Roteiro: Hannah Ramos
Brasil, ano de 1960. Os jornais cariocas estavam em polvorosa. Só se falava dela, a mulher assassina, de 22 anos. Como todo crime, os pormenores que estavam envolvidos interessavam muito; uma verdadeira história de amor que se transformou em tragédia e vingança. Os jornais se encarregaram de cobrir tudo: desde as motivações até a tentativa de confissão. A população estava pronta para fazer justiça e por isso, todo cuidado era pouco para evitar que a criminosa fosse alvo de uma represália do povo, inconformado com tudo o que havia acontecido.
A justiça entrou em ação, os dias foram passando e a vida continuou. Afinal de contas, cada dia é uma luta diferente.

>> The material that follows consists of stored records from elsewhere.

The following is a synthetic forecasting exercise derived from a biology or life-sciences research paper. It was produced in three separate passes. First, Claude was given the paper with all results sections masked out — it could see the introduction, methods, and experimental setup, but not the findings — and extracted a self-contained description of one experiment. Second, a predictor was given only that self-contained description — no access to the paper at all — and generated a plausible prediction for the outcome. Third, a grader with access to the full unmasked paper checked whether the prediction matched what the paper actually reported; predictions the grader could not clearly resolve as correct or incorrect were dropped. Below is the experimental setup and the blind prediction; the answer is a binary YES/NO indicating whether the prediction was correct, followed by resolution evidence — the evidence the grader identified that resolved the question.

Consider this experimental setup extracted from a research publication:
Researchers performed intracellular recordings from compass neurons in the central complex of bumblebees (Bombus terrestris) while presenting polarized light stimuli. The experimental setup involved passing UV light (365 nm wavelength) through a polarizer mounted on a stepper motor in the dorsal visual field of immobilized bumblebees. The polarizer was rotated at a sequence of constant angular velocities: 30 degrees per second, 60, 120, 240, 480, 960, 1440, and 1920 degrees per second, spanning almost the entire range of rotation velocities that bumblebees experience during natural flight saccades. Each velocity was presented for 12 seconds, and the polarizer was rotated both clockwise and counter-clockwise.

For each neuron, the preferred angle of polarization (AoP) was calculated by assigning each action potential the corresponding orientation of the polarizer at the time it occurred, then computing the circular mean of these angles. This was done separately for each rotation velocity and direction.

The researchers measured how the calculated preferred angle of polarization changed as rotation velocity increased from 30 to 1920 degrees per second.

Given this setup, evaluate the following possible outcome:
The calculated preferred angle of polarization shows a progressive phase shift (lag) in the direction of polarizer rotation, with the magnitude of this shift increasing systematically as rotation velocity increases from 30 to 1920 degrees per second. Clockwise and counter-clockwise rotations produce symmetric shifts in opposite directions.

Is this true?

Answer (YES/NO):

Por mais tenebrosas e difíceis que sejam as notícias, a vida continua.
Anos se passaram e o programa Linha Direta reconstituiu esse caso. O programa acabou refrescando a mente das pessoas sobre aquele dia tenebroso. E quem nunca tinha ouvido falar naquele caso passou a conhecer. Definitivamente, era um crime impensável, por vários motivos. Em 2007, uma outra fonte vinculada à Editora Globo lança um livro contando novamente toda a história, mas dessa vez trazendo dados um pouco diferentes do que o programa noticiou na época, levantando motivos mais polêmicos para a ação da criminosa.
Independentemente de qualquer narrativa, os fatos também falam: e nós queremos descobrir o que estava por trás da mente de uma mulher suburbana, acima de qualquer suspeita.

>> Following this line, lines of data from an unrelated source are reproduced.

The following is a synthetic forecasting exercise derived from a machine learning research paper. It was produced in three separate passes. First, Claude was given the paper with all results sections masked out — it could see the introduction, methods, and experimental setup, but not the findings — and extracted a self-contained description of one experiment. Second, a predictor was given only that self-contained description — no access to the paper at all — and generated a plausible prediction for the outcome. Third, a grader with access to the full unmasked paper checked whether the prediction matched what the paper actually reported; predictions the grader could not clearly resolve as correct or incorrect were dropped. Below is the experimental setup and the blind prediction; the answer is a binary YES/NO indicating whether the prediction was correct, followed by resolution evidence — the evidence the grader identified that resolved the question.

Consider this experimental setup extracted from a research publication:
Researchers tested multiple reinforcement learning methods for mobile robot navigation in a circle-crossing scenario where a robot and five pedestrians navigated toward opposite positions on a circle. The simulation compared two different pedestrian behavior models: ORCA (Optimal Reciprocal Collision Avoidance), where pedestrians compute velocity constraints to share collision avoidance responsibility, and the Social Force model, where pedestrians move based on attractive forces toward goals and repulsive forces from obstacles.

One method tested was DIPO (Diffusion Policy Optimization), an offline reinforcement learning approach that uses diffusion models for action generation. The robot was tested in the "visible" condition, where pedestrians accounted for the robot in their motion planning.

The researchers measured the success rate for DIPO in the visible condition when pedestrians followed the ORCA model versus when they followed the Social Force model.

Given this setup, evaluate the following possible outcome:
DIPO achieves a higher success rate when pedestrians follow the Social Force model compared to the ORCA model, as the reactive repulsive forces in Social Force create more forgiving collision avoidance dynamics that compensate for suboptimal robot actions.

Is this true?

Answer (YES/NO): NO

Então eu te convido a voltar um pouco no tempo, comigo, pra gente começar a falar da história de vida da nossa personagem.

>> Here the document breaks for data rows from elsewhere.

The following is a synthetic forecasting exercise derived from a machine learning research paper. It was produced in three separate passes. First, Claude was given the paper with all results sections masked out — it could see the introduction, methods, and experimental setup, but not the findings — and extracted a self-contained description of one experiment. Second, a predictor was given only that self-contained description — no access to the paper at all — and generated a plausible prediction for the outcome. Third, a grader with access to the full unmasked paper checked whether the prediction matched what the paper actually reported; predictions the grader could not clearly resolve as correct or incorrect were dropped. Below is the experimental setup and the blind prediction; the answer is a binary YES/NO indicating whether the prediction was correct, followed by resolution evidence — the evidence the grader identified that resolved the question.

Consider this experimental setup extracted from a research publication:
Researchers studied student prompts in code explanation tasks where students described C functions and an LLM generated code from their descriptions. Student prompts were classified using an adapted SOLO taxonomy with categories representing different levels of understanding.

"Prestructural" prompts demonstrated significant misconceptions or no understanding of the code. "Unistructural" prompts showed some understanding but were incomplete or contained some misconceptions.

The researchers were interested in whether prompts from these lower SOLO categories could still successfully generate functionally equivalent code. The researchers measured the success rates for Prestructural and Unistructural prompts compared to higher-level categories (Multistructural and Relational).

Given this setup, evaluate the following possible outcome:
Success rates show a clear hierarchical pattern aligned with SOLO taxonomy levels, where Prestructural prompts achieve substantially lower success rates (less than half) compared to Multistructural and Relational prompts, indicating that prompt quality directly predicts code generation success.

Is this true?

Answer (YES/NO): YES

Neide Maia Lopes nasceu em 2 de março de 1937, no Rio de Janeiro. Ao longo da sua infância, o Brasil vivia uma promessa de modernização iniciada no Governo Vargas, com a implantação de meios mais tecnológicos de industrialização e urbanização e a mídia da época presenciava a ascensão de novas formas de difundir informação e aprimorar a comunicação. Todas essas mudanças influenciavam a forma de viver em sociedade e a visão a respeito do papel de homens e de mulheres.
A infância de Neide foi uma infância comum, mas há quem diga que seus comportamentos já mostravam uma certa estranheza na sua personalidade. Em algumas fontes, é possível encontrar informações de que, ainda menina, Neide era uma criança super protegida pelos pais, que não a deixavam socializar com outras crianças. Sua vida, naquela época, parecia ser um verdadeiro marasmo.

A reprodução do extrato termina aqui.